DR Exercise: Rebuilding The Enterprise - Days 1 & 2
The lack of posts this week was the result of being in the woods for a week; isolated from all forms of media, cell phone communication, basically cut off from the outside world, but I’m back and have a lot to share. The disaster scenario we were instructed to deal with was pretty creative. Basically, the Military missed the satellite they shot down a couple weeks ago, and we had to deal with the radiation positioning, loss of basic infrastructure, toxic fumes, electro magnetic pulse, you name it. People died as a result of the satellite’s impact, running water and electricity ceased to exist, and our primary objective was to rebuild the organization’s IT infrastructure. This involved generating our own power, establishing data connectivity for Internet access and phone communication, providing air conditioning, the whole nine yards.
Sunday, 14:36: Arrived at Recovery Site
The first step was to establish power. To accomplish this, two massive diesel powered generators were used. Bertha, as everyone referred to the main generator, was responsible for providing power to the server room, customer service center, network operations center, Internet cafe, application development area, and sleeping quarters. Bertha was online and running strong within hours of our arrival, so power wasn’t really an issue. Cables were ran where power was needed, and the air conditioning unit for the server room was up and running in no time.![]()

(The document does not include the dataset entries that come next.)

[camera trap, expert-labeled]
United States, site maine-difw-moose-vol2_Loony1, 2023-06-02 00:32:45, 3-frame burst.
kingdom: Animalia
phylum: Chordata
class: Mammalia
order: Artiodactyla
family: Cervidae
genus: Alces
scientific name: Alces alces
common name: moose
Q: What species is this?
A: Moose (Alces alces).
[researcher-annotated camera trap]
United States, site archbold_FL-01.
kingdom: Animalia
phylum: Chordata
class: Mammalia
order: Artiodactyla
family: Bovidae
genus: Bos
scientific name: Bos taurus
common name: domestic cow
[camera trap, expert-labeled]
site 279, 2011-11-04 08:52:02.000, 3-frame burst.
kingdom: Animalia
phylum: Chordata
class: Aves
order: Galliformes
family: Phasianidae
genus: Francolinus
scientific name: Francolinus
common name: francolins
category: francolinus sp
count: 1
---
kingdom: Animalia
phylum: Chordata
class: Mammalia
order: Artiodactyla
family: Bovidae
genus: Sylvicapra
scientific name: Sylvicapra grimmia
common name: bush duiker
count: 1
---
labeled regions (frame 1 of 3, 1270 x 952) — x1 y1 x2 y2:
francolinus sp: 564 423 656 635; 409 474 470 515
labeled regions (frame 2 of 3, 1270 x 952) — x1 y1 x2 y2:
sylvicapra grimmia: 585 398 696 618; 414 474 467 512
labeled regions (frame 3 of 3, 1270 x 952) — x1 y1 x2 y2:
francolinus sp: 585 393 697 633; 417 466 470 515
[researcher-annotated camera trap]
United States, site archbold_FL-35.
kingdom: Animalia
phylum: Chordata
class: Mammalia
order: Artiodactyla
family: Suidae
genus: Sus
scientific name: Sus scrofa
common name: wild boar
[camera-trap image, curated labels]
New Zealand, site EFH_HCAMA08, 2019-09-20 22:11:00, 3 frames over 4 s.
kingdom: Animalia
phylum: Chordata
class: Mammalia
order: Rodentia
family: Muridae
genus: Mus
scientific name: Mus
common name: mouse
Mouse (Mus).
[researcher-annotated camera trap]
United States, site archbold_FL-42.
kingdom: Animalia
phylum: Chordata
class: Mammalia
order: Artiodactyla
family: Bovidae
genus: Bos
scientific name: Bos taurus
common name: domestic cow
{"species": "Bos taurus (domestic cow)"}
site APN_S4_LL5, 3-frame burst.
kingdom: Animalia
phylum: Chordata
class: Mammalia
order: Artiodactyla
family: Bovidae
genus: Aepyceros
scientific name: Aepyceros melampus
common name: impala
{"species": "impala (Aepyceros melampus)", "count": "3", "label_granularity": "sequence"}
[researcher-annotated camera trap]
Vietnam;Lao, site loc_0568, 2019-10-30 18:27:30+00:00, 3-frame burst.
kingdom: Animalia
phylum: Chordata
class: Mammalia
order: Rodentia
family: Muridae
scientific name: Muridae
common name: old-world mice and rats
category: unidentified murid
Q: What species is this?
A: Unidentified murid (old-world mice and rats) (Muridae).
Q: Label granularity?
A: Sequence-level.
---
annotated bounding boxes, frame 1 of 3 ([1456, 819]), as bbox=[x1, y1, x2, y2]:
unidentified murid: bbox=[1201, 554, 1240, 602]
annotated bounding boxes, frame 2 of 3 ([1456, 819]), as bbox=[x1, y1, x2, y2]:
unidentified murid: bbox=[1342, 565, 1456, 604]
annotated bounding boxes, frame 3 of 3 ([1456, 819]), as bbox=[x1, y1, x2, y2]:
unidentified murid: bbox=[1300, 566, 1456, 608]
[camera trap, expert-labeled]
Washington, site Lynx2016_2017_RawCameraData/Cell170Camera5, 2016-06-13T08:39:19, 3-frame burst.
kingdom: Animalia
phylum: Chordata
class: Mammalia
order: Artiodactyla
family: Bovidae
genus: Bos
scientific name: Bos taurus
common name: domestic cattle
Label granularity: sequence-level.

With power and ice cold air conditioning in the server room, my team’s next objective was to start setting up the customer service center. We arranged two tables and ran a source of power to begin work on our first service request; scan all workstations for viruses prior to connecting to the network. To accomplish this, we used a variety of virus definitions slipstreamed into a live CD. The longest scan took over two hours, and we worked through dinner to ensure all workstations were clean. Thankfully, no threats were detected and we finished shortly after 20:00. After building a primitive task list in an effort to maintain some sort of service request organization, I took a shower and was able to lay down for some well deserved sleep around 23:00.
Monday, 05:30: Begin Day 2
After eating a much needed hot breakfast, day two was quickly underway at 06:30. The network infrastructure, security, and disaster preparedness teams worked hard the previous day to get the satellites up and running. With a total of six satellites independently capable of 2 megabits down and 1 megabit up, they were able to aggregate the bandwidth to one central gateway for optimum efficiency. This provided speeds of up to 12 megabits down, and 6 megabits up, which isn’t bad considering we were stuck somewhere in the middle of no where.
Today’s primary objective was to establish internal phone communications, and begin server restoration from back-up tapes. The telephone operations portion of the network team had phones up and running to all major areas of camp by 10:00. Around 14:00, the server team arrived and began working the remainder of the afternoon and long into the night recovering mission critical services. Based on my observations, restoring the parent and child domains for active directory, and getting the two to communicate properly gave them the most trouble. We were without active directory for over 36 hours, so authenticating to damn near everything was impossible during that time. Meanwhile, email, web, and database recovery were all taking place slowly but surely.![]()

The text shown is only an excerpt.